Page extract:
——————————

The invitation went out in the spring. "I want you in," it began, "on the ground floor of a project extremely close to my heart—something that, in hindsight, I've been working toward my entire career."

The source of the invitation was Ann Drake, former CEO of DSC Logistics. The recipients were young women from across the country. It was an unlikely start for a professional network: These women did not know each other. But a single thread connected them: All had benefitted from scholarships funded by Ms. Drake to advance women's leadership. Some of the invitees were alumni scholars from AWESOME (Achieving Women's Excellence in Supply Chain Operations, Management, and Education). Others were from the MBA program in the Kellogg School of Management at Northwestern University. A third group were alums from Kappa Alpha Theta, a sorority at the University of Iowa dedicated to personal excellence, leadership potential, commitment to service, and intellectual curiosity.

Come to an event, the invitation promised, where they would all meet each other and kick off "a sisterhood that could be life changing." The site: The campus of George Williams College

(GWC), adjacent to land where Ms. Drake is founding a Center for Women's Leadership in Williams Bay.

Thirty women accepted the invitation and came to Wisconsin on a Friday evening in early August. Some flew into Chicago or Milwaukee and were shuttled to the retreat; others drove themselves. The weekend began with a relaxed dinner in a private home near campus. That night, the women slept in the George Williams College dorms. Each guest had her own room and bathroom.

Saturday kicked off with early morning yoga and/or a walk along the shorepath of Geneva Lake. A light breakfast and coffee followed in the architecture-award-winning Mable Cratty Hall on campus. Mid-morning, Ann pulled the participants together for welcoming remarks and an icebreaker exercise to help them get better acquainted. Professor Ellen Taaffe, author of The Mirrored Door, spoke to the group on ways women can challenge their self-imposed obstacles to success. After her talk, lunch was served, with dessert and refreshments on the verandah overlooking Geneva Lake.

——————————

Instructions for the task:
Copy out the entire text about the women's leadership retreat word for word. The items that follow are separate material and have no connection to the text about the women's leadership retreat.

——————————

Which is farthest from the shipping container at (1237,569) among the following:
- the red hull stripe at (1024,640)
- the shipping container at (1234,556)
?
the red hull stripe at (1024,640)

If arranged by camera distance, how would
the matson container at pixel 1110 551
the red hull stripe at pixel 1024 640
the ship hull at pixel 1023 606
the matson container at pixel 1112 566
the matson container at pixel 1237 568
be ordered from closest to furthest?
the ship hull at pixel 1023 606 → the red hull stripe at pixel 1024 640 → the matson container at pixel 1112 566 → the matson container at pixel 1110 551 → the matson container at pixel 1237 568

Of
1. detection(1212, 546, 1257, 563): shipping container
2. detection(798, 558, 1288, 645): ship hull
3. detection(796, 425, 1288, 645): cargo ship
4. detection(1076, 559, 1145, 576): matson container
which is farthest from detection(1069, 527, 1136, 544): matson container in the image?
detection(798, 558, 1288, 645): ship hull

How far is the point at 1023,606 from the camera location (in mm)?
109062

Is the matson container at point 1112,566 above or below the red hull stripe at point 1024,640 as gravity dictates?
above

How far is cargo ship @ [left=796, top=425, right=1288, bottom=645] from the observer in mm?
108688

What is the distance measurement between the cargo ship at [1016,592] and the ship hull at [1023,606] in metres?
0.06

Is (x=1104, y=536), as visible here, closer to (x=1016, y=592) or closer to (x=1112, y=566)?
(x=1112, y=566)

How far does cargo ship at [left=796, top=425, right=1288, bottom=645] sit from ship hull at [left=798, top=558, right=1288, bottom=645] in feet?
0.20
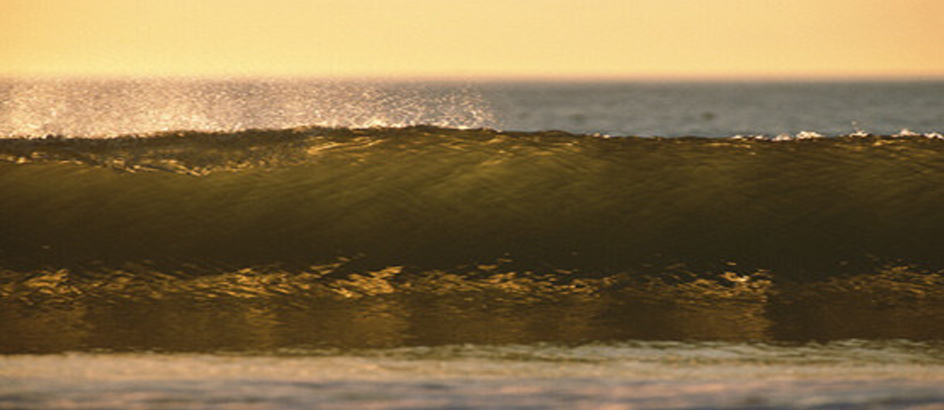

——————————

Result for this task:
The invitation went out in the spring. "I want you in," it began, "on the ground floor of a project extremely close to my heart—something that, in hindsight, I've been working toward my entire career."

The source of the invitation was Ann Drake, former CEO of DSC Logistics. The recipients were young women from across the country. It was an unlikely start for a professional network: These women did not know each other. But a single thread connected them: All had benefitted from scholarships funded by Ms. Drake to advance women's leadership. Some of the invitees were alumni scholars from AWESOME (Achieving Women's Excellence in Supply Chain Operations, Management, and Education). Others were from the MBA program in the Kellogg School of Management at Northwestern University. A third group were alums from Kappa Alpha Theta, a sorority at the University of Iowa dedicated to personal excellence, leadership potential, commitment to service, and intellectual curiosity.

Come to an event, the invitation promised, where they would all meet each other and kick off "a sisterhood that could be life changing." The site: The campus of George Williams College

(GWC), adjacent to land where Ms. Drake is founding a Center for Women's Leadership in Williams Bay.

Thirty women accepted the invitation and came to Wisconsin on a Friday evening in early August. Some flew into Chicago or Milwaukee and were shuttled to the retreat; others drove themselves. The weekend began with a relaxed dinner in a private home near campus. That night, the women slept in the George Williams College dorms. Each guest had her own room and bathroom.

Saturday kicked off with early morning yoga and/or a walk along the shorepath of Geneva Lake. A light breakfast and coffee followed in the architecture-award-winning Mable Cratty Hall on campus. Mid-morning, Ann pulled the participants together for welcoming remarks and an icebreaker exercise to help them get better acquainted. Professor Ellen Taaffe, author of The Mirrored Door, spoke to the group on ways women can challenge their self-imposed obstacles to success. After her talk, lunch was served, with dessert and refreshments on the verandah overlooking Geneva Lake.